### SOURCE DOCUMENT:
Soil-transmitted helminth infections are the most common infections worldwide and impact the poorest and most deprived populations. More than 1.5 billion people are infected with soil-transmitted helminth infections worldwide, which is about 24% of the global population.
STH infections are caused by diverse species of parasitic worms. The main species that affect humans are Ascaris lumbricoides, Trichuris trichiura, Necator americanus and Ancylostoma duodenale.
STH infections are transmitted by eggs in the faeces of infected humans into the soil. The eggs sometimes attach to vegetables and fruits which are then consumed by humans when the vegetables and fruits are not properly washed, peeled or cooked. Also, the hands can be contaminated through farming, handling of contaminated fomites, children playing with the soil and the unwashed hands can also transmit eggs into the mouth. Eggs are also ingested from contaminated water.
Pre-school children, school-age children, women of reproductive age, people living in areas with poor sanitation and hygiene, and people who use unsafe water are at greater risk of STH infections. Poor education, insufficient health care and high-risk occupations (mining, farming, tea picking) also increase the incidence.

### DATASET EXTRACT:

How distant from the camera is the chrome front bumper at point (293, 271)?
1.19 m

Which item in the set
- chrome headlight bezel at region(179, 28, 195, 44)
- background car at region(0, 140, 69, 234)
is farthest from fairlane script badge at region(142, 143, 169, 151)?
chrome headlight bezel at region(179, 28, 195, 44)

### WHAT YOU WILL DO:
Please set down, word for word, the part of the soil-transmitted helminth text above that opens with the words containing "STH infections are caused" and closes with "and Ancylostoma duodenale.".

### RESPONSE AREA:
STH infections are caused by diverse species of parasitic worms. The main species that affect humans are Ascaris lumbricoides, Trichuris trichiura, Necator americanus and Ancylostoma duodenale.